Pay Drivers, What’s All The Fuss About

“But it’s disappointing when you see a driver like Paul di Resta getting booted out of F1 when you know that others are in because they’re bringing cash.” As stated by a Martin Brundle while on stage during Autosport’s 2014 International show. He finishes the thought up with this: “That’s the bit I’m getting uncomfortable with.”
As the title of my post suggests I am not quite in agreement with the one time F1 driver and now commentator and pundit. This issue of the pay-driver most recently came to the fore in the wake of the 2007 economic downturn. As was the case with several high-end or luxury pursuits, Formula 1’s finances suffered.
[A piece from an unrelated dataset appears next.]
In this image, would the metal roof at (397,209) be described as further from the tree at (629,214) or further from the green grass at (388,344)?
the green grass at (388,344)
In turn this sent teams which were not funded by a super company ala Red Bull energy drinks, a major auto manufacturer such as Ferrari or Mercedes, or a team such as McLaren who were financially established, scrambling to make up lost sponsorship via new drivers coming into the sport.
At first glance Brundle has a very good point and there is no denying F1 is too costly in its current iteration. There is no secret F1 needs to address the extremely large amounts of money it spends to go racing and the rather small return it receives from its organizers. There is a case to be made in which F1 would do well to “put more money into ensuring that the most talented drivers come through the junior series.” as Brundle also says. One of my many complaints about F1 currently is there are not enough Vettels, Alonsos, Hamiltons and Raikkonens to go around. However this is not the point of my post.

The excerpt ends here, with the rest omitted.